I trip down the stone steps and burst through the front door into my empty, empty family room. “Mom!” I scream. “Mom! Dad!” I run through the room, down the hall into the old stone section toward her bedroom.

Someone steps out of the supply room into the hall and I slam into them, falling back. “Nephthys?” If she’s here, my mom’s probably still okay! I made it in time!

She looks shocked to see me. “Child! What are you doing here?”

“My mom’s in trouble! Anubis and Hathor are going to try to kill her!”

Her face, so like my mother’s—but softer, like she’s always a bit out of focus—goes white. “Oh, no.”

“Where is she? We need to tell her.”

“Hathor—I didn’t know—she went down into the tombs. With Isis.”

“No!” I turn back to the other end of the hall, to the door I spent so many years avoiding. The stairs seem to stretch into infinity, into the very bowels of the earth, and I nearly throw myself down them to go faster. The tombs and paintings are a blur as I run, shouting my mother’s name.

Finally, breathless with terror and surrounded only by the silent dead, I burst through into the main chamber, my father’s throne room. His chair is there, with statue-still Ammit in front of it.

Otherwise it’s totally empty.

“MOM!” I scream. I must have missed them. The tombs—one of the tombs—there are so many. I spin around to see Nephthys behind me in the entry.

“I didn’t see them! Did you?”

She cocks her head to the side, her black eyes calm, collected, clearer than I’ve ever seen them. It hits me that, in all my life, I’ve never seen her keep eye contact until now.

“What am I going to do with you?” she asks.

I move to run back into the hall, but she blocks me. I shake my head, desperate. She doesn’t understand how little time we have. “What are you—oh.” My whole body wilts, mirroring my soul. “Not Hathor,” I whisper.

She taps her chin thoughtfully, her eyes never leaving me.

“Why?” My voice is strangled, choked by my failure to figure it out the right way. My failure to protect my mother like she would have protected me.

“You have such spirit, such determination to create your own self free of Isis. Everyone should have that. I should have that.

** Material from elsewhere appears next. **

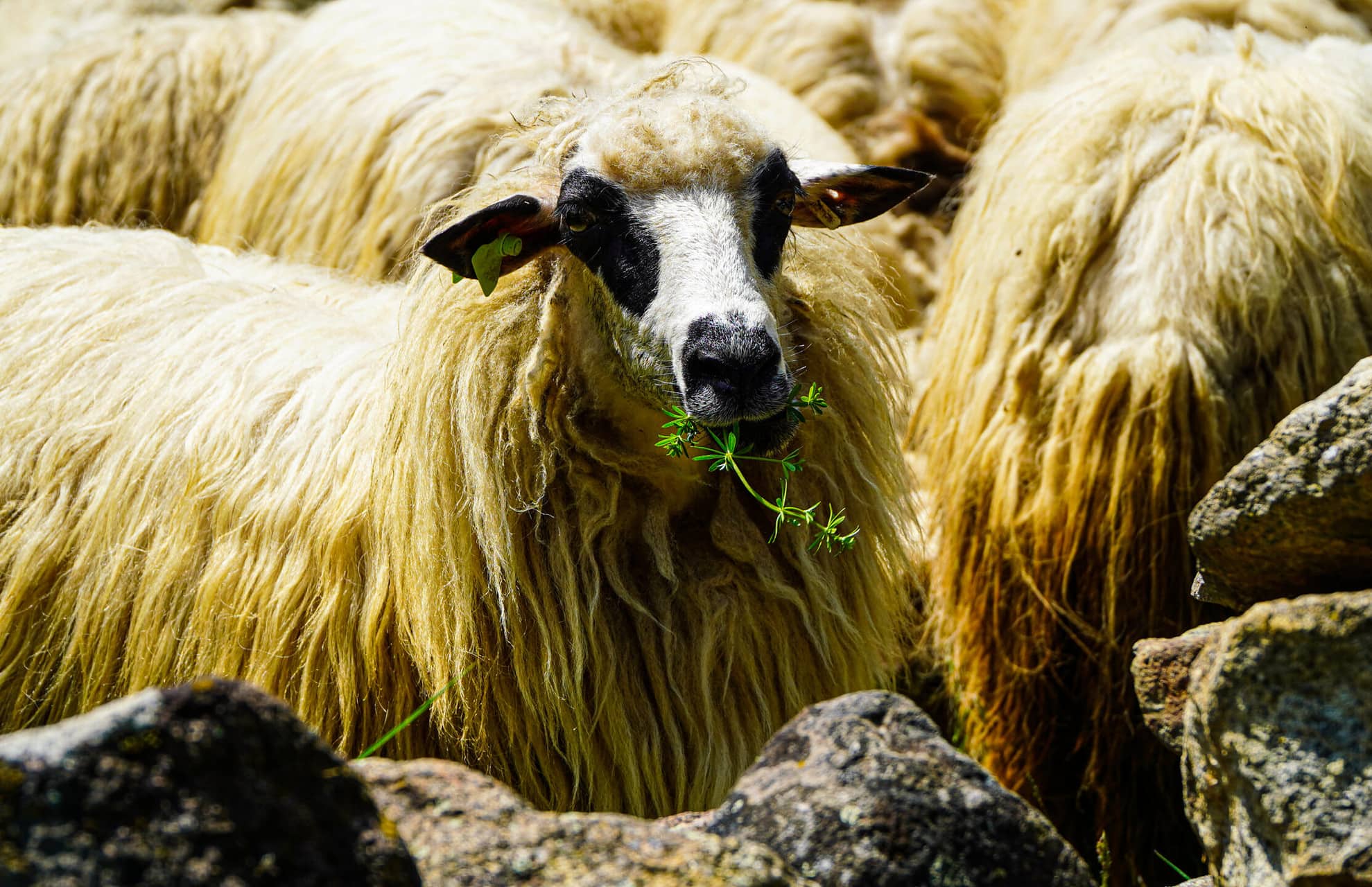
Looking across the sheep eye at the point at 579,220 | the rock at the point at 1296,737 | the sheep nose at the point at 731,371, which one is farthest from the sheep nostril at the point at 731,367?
the rock at the point at 1296,737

I’ve spent millennia atoning for the sin of wanting more than I was given, more than a powerless, contemptible husband who never loved me, who wouldn’t even stoop to giving me a child. Wanting more for my son, who has as much birthright as Isis’s. We are all forgotten gods, but I will claim what should always have been mine. Chaos created an opening after all this time, and I will end my sister and take her place. I will become Isis.”

“She loves you!”

“Don’t be naive. Isis loves nothing but her own greatness. This whole world is merely her mirror, and if it doesn’t reflect back her own distorted view of her magnificence, she breaks it until it does.”

I stand straighter. “She loves me.”

My aunt waves dismissively. “You are a toy. And I am done here.”

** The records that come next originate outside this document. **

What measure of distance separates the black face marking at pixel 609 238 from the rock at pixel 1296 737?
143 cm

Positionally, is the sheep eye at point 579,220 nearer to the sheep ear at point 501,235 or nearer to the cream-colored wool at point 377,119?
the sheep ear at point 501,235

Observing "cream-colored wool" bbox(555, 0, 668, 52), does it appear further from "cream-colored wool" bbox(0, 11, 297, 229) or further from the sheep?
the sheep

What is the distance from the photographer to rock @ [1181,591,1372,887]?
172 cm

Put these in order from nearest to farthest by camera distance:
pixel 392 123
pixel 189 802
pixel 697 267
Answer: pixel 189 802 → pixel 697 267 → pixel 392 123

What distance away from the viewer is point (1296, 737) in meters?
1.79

“I don’t understand!” I have to keep her here, talking. If my mother were already dead, Nephthys wouldn’t have sent me down here. There’s still time. “Why did you need Anubis?”

She finally looks away, down the corridor behind her at something I can’t see. “Cursing Isis with everything I had wasn’t enough.” All those times Mom sounded so tired—and talked about how Nephthys was helping her. I feel sick. It should have been me here. I would have helped. I would have known.